Taka jakas rozkmina mnie wczoraj wziełą, tak sobie szukałam czegoś do ubrania i najpierw eee nie ubiore białej koszulki , bo gruba jestem itp. itd...a za chwilke taki " strzał " w głowe i myśle...i co z tego ? w dupie to mam, mam ochote założe i nic nikomu do tego, jak się nie podoba to niech nie patrzy :D
I tak już myślenie poszło... ze ok , robie to dla siebie ze się oschudzam, chce być zdrowa, zadbana, chce ćwiczyć i trzymać diete i oczywiście będę to robić , ale nie mam zamiaru się umartwiać tym, chce się cieszyć ćwiczeniami, ćwiczyć to co lubie, jeść zgodnie z planem ok, ale to nie znaczy ze w sobote nie wypije wieczorem ulubionego piwa albo nie zjem sałatyki owocewej, bo coś tam, wszystko z głową.

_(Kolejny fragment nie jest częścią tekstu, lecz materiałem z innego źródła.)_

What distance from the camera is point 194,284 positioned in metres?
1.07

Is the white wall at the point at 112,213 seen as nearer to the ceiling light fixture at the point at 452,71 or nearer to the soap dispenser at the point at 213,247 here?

Zmienianie siebie ma być przyjemne dawać radość i Powera a nie doły i smuty, bo nie schudłam w ciagu tyg kilograma tylko 0.5. albo płacz wieczorem, bo zjadłam za dużo czy coś co jest niedozwolone, nie tak nie może być , dieta nie może przejąć kontroli nad dobrym samopoczuciem, nie może być powodem dołów , smutków, złości, bo to się na nas samych odbija i na najbliższych a tego nie chcemy prawda ?
I wiecie co ?
Ubrałam wczoraj ta cholerna biała koszulke , jeansy , szpilki wymalowałam uczesałam i wyglądałam fantastycznie, tak się czułam i tak mnie ludzie odbierali :)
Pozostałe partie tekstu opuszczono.